Friday, April 16, 2010

Being Goldman Sachs

The Securities and Exchange Commission has charged with fraud. Great! The Wall Street Journal reports that Goldman Sachs was charged with "defrauding investors, alleging that Goldman let a big hedge fund fill a financial product with risky subprime mortgages and then failed to disclose that to the product's buyers. The SEC's civil lawsuit is one of the biggest moves by authorities in response to the financial crisis of 2007-08, and it sent Goldman shares sharply lower. The firm's shares were down about twelve percent around midday, and the Dow Jones Industrial Average was off more than one percent." Hallelujah!

2 comments:

zorro said...

Here is a very short article from the NYPost (owned by Fox). It is implying that the Goldman Sacks case is
'suspicious'. The right is attempting to make the case appear to be political.

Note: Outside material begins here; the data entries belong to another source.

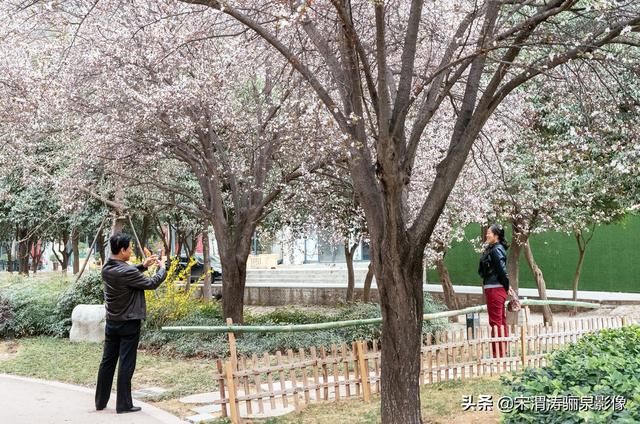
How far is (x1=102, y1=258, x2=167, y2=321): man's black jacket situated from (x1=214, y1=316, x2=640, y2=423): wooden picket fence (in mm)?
1084

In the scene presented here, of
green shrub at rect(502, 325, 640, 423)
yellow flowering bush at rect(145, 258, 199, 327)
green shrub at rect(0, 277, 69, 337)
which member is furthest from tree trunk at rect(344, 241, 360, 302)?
green shrub at rect(502, 325, 640, 423)

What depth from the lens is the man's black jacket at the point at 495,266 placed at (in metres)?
9.01

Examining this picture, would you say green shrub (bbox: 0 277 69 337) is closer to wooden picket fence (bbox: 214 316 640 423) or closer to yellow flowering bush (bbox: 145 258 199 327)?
yellow flowering bush (bbox: 145 258 199 327)

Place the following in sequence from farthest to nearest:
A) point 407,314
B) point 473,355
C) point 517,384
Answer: point 473,355
point 407,314
point 517,384

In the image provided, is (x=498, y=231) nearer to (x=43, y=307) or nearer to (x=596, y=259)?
(x=43, y=307)

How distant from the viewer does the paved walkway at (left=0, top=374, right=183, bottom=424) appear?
6.91 metres

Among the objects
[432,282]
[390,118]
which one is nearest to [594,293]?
[432,282]

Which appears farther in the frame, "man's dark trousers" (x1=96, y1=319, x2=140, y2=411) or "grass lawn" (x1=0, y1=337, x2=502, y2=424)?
"man's dark trousers" (x1=96, y1=319, x2=140, y2=411)

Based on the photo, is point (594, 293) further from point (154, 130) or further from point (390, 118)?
point (390, 118)

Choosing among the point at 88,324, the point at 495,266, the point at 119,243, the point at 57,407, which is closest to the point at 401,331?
the point at 119,243

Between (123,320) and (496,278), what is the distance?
15.8ft

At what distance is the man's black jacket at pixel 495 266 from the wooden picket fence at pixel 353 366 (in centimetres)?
65

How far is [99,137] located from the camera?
12.2 m

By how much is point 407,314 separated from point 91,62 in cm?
797
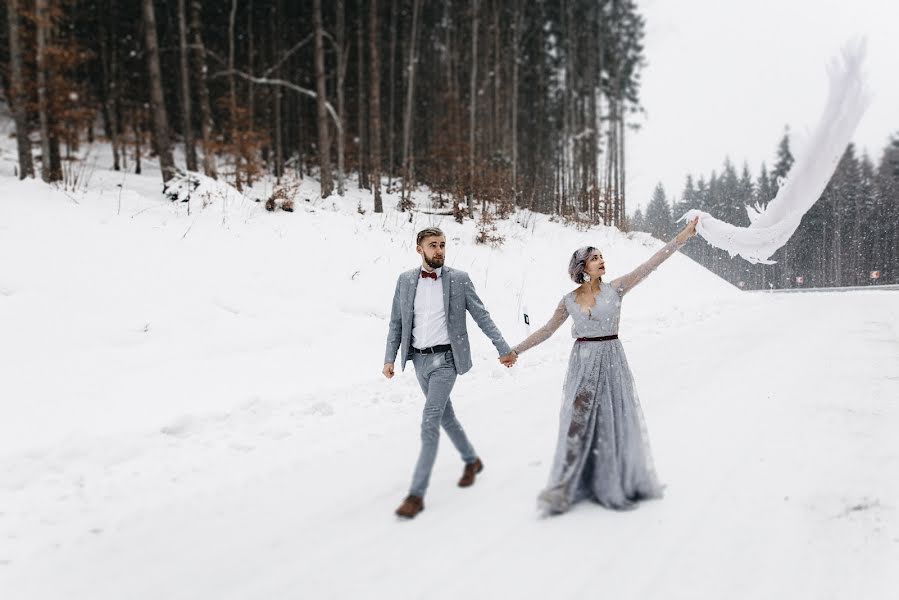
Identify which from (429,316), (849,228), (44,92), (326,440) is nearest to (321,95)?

http://www.nypost.com/p/blogs/thespread/wall_street_suspects_goldman_charges_KE4YoDNxaxrZFSkHea0MqI

Judith Ellis said...

Yeah, Zorro, reports the rag, The New York Post. Goldman Sachs and Barclays, an international bank based in England, hedged their "bets" with AIG. Goldman received $12.8 billion with the AIG bailout, in addition to its $10 billion directly received from the government, and Barclays received $8.5 billion from the same source. It is probably clear why Barclays would defend Goldman and insinuate that the SEC has political motives. Hank Greenberg, the former chairman and CEO of AIG, said when considering why some banks were allowed to fail and others were not that "a blue ribbon commission with subpoena powers should be established."